Era o mais descontraído dos irmãos. E tudo o que fazia, no seu círculo de amizades e na família, como profissionalmente, era bem aceite, em se tratando dele, ainda que não o fosse em relação a mais ninguém. Um irreverente nato.
Ajudava o facto da sua inteligência, e na carreira profissional, como disse, a sua enorme competência.
As pessoas gostavam dele!...

Maria Manuela Aguiar disse...

Muito à maneira de Coimbra - a sua bem amada Coimbra - coleccionava amigos de todos os quadrantes políticos.
Sendo um socialista de alma e coração, muito antes do 25 de Abril, tinha alguns amigos que eram pessoas influentes do regime, caso do presidente da Caixa de Previdência, onde era director.
(Hei-de recordar o seu nome, que agora me escapa...).
Era visita de sua casa. Uma vez, levou-me com ele a uma das quintas desse senhor doutor, que até era simpático e casado com uma senhora mulata.

Maria Manuela Aguiar disse...

Por isto, por ser assim, era, a par do Tio Serafim, a pessoa mais influente da família... (o Tio Serafim nao admira tanto, porque pertencia pertencia à União Nacional,e, também, à Causa Monárquica - estava, politicamente falando, nas suas antípodas...)
No entanto, o Tio Manuel, discussões àparte, dava-se com ele como "Deus com os anjos"...

Maria Manuela Aguiar disse...

E a influência espontânea estendia-se para além desse campo à área da saúde. Os seus colegas do curso de medicina, que o adoravam, tratavam-lhe toda a família de graça...
Os melhores, nas diversas especialidades!

Maria Manuela Aguiar disse...

Muitos anos mais tarde, já eu estava em Lisboa no Ministério das Corporações e Previdência Social - e a Previdência tornou-se o domínio do Tio no Porto e nos arredores, obrigando-o a muitas idas a Lisboa, à Praça de Londres, onde era estimadíssimo - e ele não só me visitava e convidava para almoçar, como ficava em minha casa.
Sempre óptimas ocasiões para conversarmos longamente!
às vezes, pelo meio das novidades de época, contava velhas histórias de família.
Uma pena não as ter registado, porque a minha memória dessas conversas é vaga, indistinta, como uma bela tela impressionista.
Lembro, sobretudo, o ambiente, aquele sabor de tertúlia, o encanto de o escutar, mas não sei reproduzir detalhe algum...
Se fosse vivo, ele seria a alma deste blogue!!!

Maria Manuela Aguiar disse...

Também costumavamos encontrá-lo, com a família toda no verão, em Esmoriz. Alugava sempre a mesma casa, junto à Barrinha. Nós eramos visitas frequentes, é claro!
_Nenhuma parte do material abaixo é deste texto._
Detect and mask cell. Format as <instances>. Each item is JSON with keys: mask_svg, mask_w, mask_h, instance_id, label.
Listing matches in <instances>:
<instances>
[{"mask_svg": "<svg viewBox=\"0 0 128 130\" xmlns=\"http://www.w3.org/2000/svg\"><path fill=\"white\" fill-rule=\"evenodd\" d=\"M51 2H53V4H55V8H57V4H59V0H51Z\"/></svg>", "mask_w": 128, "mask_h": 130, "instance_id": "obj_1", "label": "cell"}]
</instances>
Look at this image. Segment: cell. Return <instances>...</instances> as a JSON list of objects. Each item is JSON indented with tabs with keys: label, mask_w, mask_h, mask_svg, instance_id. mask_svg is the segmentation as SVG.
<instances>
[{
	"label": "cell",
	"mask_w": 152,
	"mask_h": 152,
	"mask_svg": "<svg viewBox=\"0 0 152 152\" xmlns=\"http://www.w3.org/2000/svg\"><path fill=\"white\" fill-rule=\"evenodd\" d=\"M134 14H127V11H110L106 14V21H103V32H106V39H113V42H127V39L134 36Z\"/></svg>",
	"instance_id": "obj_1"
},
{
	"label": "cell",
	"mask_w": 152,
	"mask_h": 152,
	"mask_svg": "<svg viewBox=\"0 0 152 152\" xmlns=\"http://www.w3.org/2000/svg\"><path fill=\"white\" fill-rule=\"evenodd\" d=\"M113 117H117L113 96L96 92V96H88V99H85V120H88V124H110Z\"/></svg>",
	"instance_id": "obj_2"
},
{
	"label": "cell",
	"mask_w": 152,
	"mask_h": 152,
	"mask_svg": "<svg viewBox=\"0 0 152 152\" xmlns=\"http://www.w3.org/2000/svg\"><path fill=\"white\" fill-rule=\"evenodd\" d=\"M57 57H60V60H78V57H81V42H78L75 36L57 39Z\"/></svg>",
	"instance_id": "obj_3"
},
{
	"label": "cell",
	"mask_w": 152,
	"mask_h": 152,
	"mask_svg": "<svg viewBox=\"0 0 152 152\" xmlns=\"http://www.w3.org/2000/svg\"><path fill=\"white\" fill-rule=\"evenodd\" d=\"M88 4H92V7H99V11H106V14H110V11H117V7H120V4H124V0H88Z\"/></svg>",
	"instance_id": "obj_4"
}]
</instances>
Maria Manuela Aguiar disse...

Foi lá que se passou aquele célebre episódio, que tanto embaraçou o meu pai - acho que, embora gostasse muito do cunhado, estava sempre à espera do insólito...
O "caso da pequena senhora e do grande bombo".
Era dia de procissão religiosa, com banda e bombos a animar. Todos assistíamos na berma do caminho. Entusiamada, a minha mãe, que, além de fã de CHOPIN, também o é de música popular, confidenciou ao irmão que um dos seus sonhos era desfilar, um dia, a tocar bombo.
Resposta dele, de imediato:
"Nada mais fácil. Vais ver!"
Dirige-se a um dos músico, com a maior das naturalidades e pregunta-lhe:
"Não se importa de emprestar o instrumento, por uns minutos, a esta senhora?"
O homem, muito atencioso, disse logo que sim. E a Mª Antónia realizou um sonho, marchando na procissão a tocar - lindamente! -um bombo maior do que ela!

Maria Manuela Aguiar disse...

Esta rapidez de actuação e espontaneidade - e óbvia excentricidade! - são traços identitários deste tio, na linha dos fantásticos tios da geração anterior. Os republicanos de Gondomar...
Para aém das coisas sérias, em que foram fiáveis e brilhantes, o que eles se divertiam com estas pequenas coisas! Pequenas, mas significativas e só ao alcance de mentes que pensam por si, e pouco se ralam com o que pensam e dizem os outros.